▶ **Wymagania zadań**:
(A) Przytocz ponownie, słowo w słowo, fragment tekstu o punkcie skupu żywca, zaczynając od miejsca ze słowami „Aby ratować punkt” i kończąc po słowach „Skup więc zamknięto.”.
(B) Podaj dalszy ciąg tekstu o punkcie skupu żywca w Biedrzychowcach, zaczynając zaraz po jego ostatnim zdaniu.

Z niej właśnie pod koniec lat 90. ubiegłego wieku wydzielono część (20 a) na punkt skupu, który prowadziło miejscowe sołectwo.
Wtedy rolnicy zbudowali tam nowy budynek skupu, który był po prostu niezbędny do obsługi skupu żywca. Teraz stoi bezużytecznie i już nie służy lokalnym rolnikom.
– To my budowaliśmy ten obiekt, to my składaliśmy się na przykład na okna do niego. Czy ja mam teraz je wyciągnąć? – pyta retorycznie Michał Dembek, jeden z rolników w Biedrzychowcach. – Przecież to nasza praca i to praca, która służyła lokalnej społeczności z naszego regionu. Teraz to wszystko chce się zrujnować i wyrzucić na śmietnik historii naszej małej ojczyzny. Dlatego walczymy o ten skup tak, jak umiemy.
Domniemane problemy formalne
Rolnicy dbali o stan budynku, płacili za legalizację wagi. Wszystko dobrze funkcjonowało, a samorządu nic to nie kosztowało. Punkt skupu działał od początku lat 90. ubiegłego wieku. Po ponad 20 latach rolnicy nie tylko przyzwyczaili się do niego – przede wszystkim po prostu ułatwiał on im codzienną pracę. W dobie ASF ma szczególnie duże znaczenie, ponieważ jest dla nich bezpiecznym miejscem do sprzedaży żywca.
Aby ratować punkt przed likwidacją, rolnicy na początku spotykali się z burmistrzem i próbowali rozmawiać, ale bezskutecznie.
Pretekstem do usunięcia skupu z tego miejsca były domniemane nieprawidłowości formalne dotyczące spraw własności skupu i gruntu. Co więcej, dziwnym zbiegiem okoliczności okazało się również, że uchwały sprzed wielu lat w tej sprawie miały zostać podjęte z naruszeniem prawa. Skup więc zamknięto.
Jednak lokalne władze mają w tej sprawie zupełnie inne zdanie.
– W grudniu 2020 roku z prowadzenia punktu zrezygnował podmiot uprawniony do prowadzenia działalności gospodarczej polegającej m.in. na skupie zwierząt. Dotąd nie zgłosił się żaden inny podmiot, który mógłby w tym miejscu legalnie prowadzić taką działalność – informuje Jarosław Jurkowski z Urzędu Miasta w Głogówku.

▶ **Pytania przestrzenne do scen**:
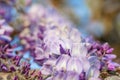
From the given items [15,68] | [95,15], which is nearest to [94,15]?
[95,15]

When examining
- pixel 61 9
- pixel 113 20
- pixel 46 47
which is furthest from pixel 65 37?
pixel 61 9

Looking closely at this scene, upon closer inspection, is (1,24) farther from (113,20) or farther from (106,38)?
(113,20)

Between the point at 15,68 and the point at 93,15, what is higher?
the point at 93,15

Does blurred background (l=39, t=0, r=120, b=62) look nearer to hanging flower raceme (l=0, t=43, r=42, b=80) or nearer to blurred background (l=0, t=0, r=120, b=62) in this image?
blurred background (l=0, t=0, r=120, b=62)

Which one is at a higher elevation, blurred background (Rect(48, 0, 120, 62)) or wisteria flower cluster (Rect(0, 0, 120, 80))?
blurred background (Rect(48, 0, 120, 62))

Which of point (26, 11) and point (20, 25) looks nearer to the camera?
point (20, 25)

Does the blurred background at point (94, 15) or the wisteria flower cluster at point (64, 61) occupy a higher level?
the blurred background at point (94, 15)

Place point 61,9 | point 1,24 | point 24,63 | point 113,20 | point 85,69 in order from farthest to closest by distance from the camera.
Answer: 1. point 61,9
2. point 113,20
3. point 1,24
4. point 24,63
5. point 85,69

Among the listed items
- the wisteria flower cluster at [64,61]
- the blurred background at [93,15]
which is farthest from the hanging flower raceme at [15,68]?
the blurred background at [93,15]

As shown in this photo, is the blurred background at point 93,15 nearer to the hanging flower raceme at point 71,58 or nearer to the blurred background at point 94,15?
the blurred background at point 94,15

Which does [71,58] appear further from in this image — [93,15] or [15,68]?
[93,15]

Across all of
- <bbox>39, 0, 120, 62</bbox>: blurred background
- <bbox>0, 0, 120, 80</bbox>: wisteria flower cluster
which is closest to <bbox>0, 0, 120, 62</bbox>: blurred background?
<bbox>39, 0, 120, 62</bbox>: blurred background
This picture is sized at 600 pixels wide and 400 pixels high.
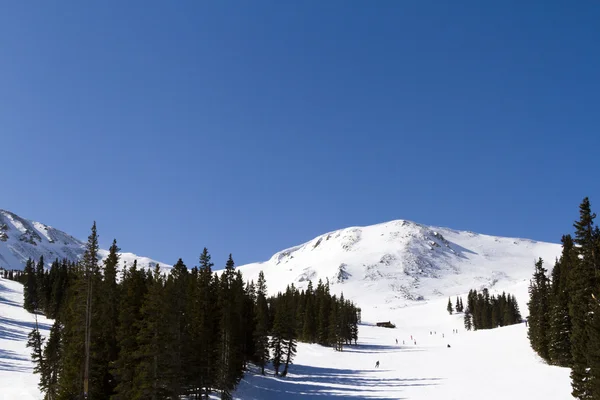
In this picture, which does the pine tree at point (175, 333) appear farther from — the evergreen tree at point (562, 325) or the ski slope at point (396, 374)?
the evergreen tree at point (562, 325)

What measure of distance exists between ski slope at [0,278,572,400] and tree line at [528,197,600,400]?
3153 millimetres

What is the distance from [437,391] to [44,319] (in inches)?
3658

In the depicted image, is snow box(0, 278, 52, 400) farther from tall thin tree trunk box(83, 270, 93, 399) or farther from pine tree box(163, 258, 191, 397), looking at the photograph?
pine tree box(163, 258, 191, 397)

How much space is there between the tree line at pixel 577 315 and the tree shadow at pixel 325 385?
1616 cm

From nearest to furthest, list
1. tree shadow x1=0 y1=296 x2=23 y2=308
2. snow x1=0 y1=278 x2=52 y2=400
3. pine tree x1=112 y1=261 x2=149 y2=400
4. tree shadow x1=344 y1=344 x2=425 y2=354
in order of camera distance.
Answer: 1. pine tree x1=112 y1=261 x2=149 y2=400
2. snow x1=0 y1=278 x2=52 y2=400
3. tree shadow x1=344 y1=344 x2=425 y2=354
4. tree shadow x1=0 y1=296 x2=23 y2=308

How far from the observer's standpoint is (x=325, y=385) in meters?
61.0

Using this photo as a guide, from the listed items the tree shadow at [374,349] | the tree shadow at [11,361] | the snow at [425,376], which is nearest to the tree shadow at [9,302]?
the tree shadow at [11,361]

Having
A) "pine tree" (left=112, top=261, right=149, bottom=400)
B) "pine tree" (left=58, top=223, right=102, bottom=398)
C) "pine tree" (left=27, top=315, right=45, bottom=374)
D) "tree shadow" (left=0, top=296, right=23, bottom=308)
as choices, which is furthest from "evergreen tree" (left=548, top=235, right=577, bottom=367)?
"tree shadow" (left=0, top=296, right=23, bottom=308)

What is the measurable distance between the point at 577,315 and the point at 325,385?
31154 millimetres

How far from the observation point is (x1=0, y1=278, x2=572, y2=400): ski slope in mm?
47938

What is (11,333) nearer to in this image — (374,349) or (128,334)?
(128,334)

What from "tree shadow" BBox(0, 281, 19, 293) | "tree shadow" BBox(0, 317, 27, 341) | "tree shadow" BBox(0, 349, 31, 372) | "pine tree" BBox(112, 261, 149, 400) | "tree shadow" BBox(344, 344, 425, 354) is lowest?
"tree shadow" BBox(344, 344, 425, 354)

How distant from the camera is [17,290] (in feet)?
496

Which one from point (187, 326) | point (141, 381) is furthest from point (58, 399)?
point (187, 326)
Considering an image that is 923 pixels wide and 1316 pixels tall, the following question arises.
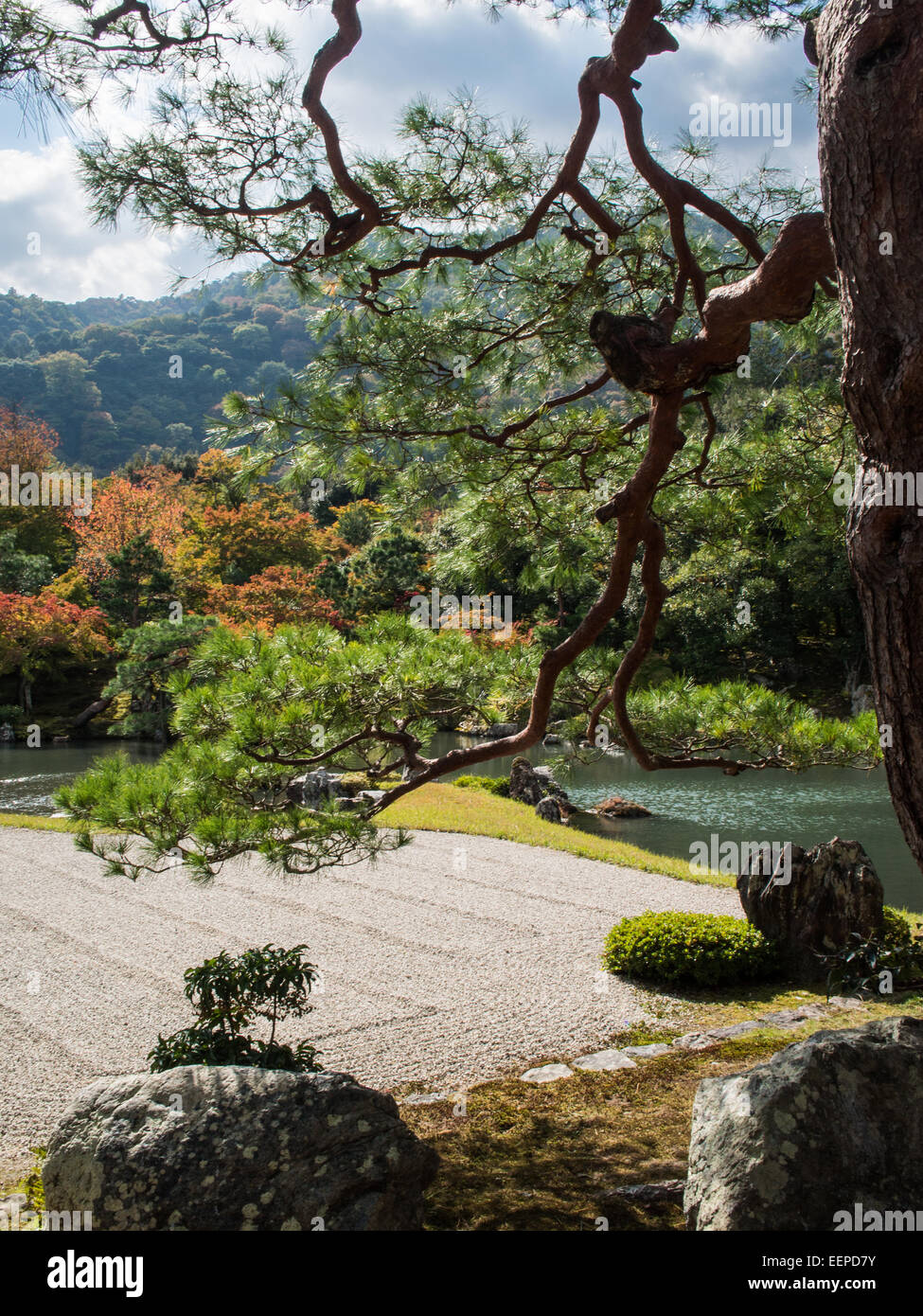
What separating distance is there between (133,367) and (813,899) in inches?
2721

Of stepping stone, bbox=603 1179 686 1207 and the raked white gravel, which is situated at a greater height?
stepping stone, bbox=603 1179 686 1207

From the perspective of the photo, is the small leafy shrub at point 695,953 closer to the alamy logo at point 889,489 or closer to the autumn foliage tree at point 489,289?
the autumn foliage tree at point 489,289

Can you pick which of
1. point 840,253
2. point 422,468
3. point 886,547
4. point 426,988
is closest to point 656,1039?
point 426,988

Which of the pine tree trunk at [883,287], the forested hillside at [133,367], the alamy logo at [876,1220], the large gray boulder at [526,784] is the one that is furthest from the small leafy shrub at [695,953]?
the forested hillside at [133,367]

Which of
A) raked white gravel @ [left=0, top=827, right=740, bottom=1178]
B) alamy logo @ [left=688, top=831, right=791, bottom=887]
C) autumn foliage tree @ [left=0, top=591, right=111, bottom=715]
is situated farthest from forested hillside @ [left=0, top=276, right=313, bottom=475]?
raked white gravel @ [left=0, top=827, right=740, bottom=1178]

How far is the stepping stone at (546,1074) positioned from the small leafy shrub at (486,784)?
10.1 meters

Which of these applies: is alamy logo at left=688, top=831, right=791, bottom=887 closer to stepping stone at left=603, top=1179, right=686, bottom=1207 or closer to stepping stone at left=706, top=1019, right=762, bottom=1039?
stepping stone at left=706, top=1019, right=762, bottom=1039

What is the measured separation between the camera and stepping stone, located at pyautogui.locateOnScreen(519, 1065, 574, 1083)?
15.5ft

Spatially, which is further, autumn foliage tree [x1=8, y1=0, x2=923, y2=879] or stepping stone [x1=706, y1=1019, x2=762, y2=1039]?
stepping stone [x1=706, y1=1019, x2=762, y2=1039]

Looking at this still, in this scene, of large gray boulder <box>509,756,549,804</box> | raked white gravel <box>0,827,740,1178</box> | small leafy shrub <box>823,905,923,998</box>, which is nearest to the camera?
small leafy shrub <box>823,905,923,998</box>

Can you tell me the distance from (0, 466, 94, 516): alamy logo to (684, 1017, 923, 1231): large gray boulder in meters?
28.2

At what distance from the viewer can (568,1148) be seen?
3.70 metres

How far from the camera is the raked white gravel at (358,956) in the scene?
5.15 m
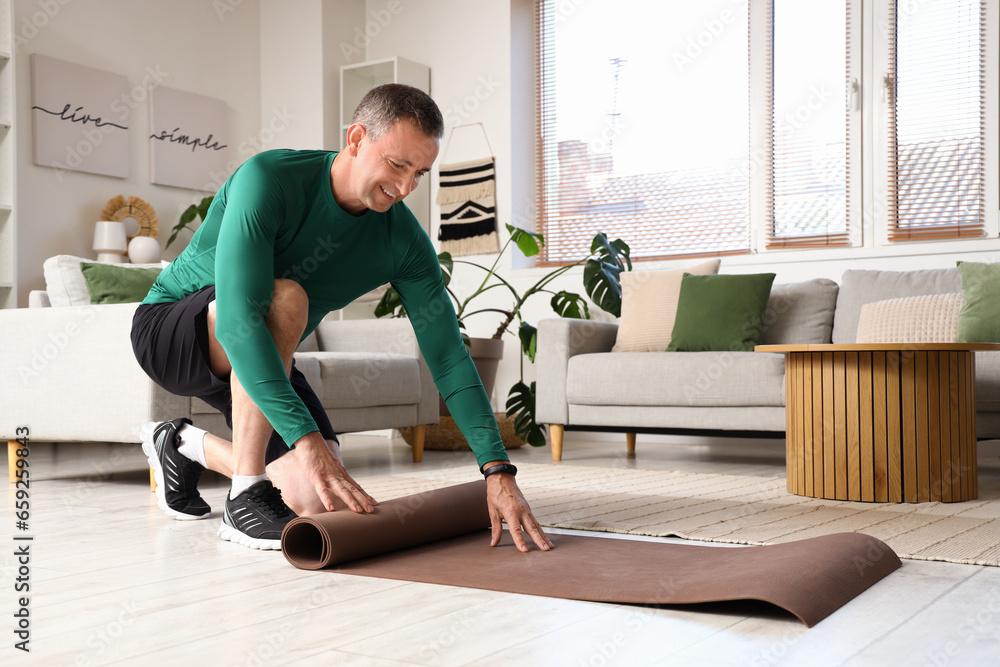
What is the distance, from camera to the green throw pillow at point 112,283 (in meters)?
3.34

▶ **Rozwiązane zadania**:
(A)
Aby ratować punkt przed likwidacją, rolnicy na początku spotykali się z burmistrzem i próbowali rozmawiać, ale bezskutecznie.
Pretekstem do usunięcia skupu z tego miejsca były domniemane nieprawidłowości formalne dotyczące spraw własności skupu i gruntu. Co więcej, dziwnym zbiegiem okoliczności okazało się również, że uchwały sprzed wielu lat w tej sprawie miały zostać podjęte z naruszeniem prawa. Skup więc zamknięto.

(B)
Gdy miejscowi rolnicy próbowali to wszystko zmienić i naprawić na drodze formalnoprawnej, okazało się, że skup ma pójść pod młotek.
– Sprzedaż nie jest przesądzona. To jedna z możliwości znalezienia podmiotu, który będzie chciał i będzie mógł prowadzić legalny skup zwierząt w tym miejscu – informuje Jarosław Jurkowski.
Nasza praca i przyszłość
Norbet Zgorzelski z rady sołeckiej w Biedrzychowicach, jeden z hodowców trzody w regionie, zabiega od początku o zachowanie skupu dla miejscowych rolników.
– Przecież to nasza praca, ale i przyszłość. Takie rozwiązanie było korzystne dla rolników i dla firm skupujących trzodę. W jedno miejsce przyjeżdżał weterynarz, badał zwierzęta, i wszystko działało zgodnie z prawem, z procedurami, a teraz lokalna władza chce to zniszczyć. Zupełnie tego nie rozumiemy – mówi rolnik.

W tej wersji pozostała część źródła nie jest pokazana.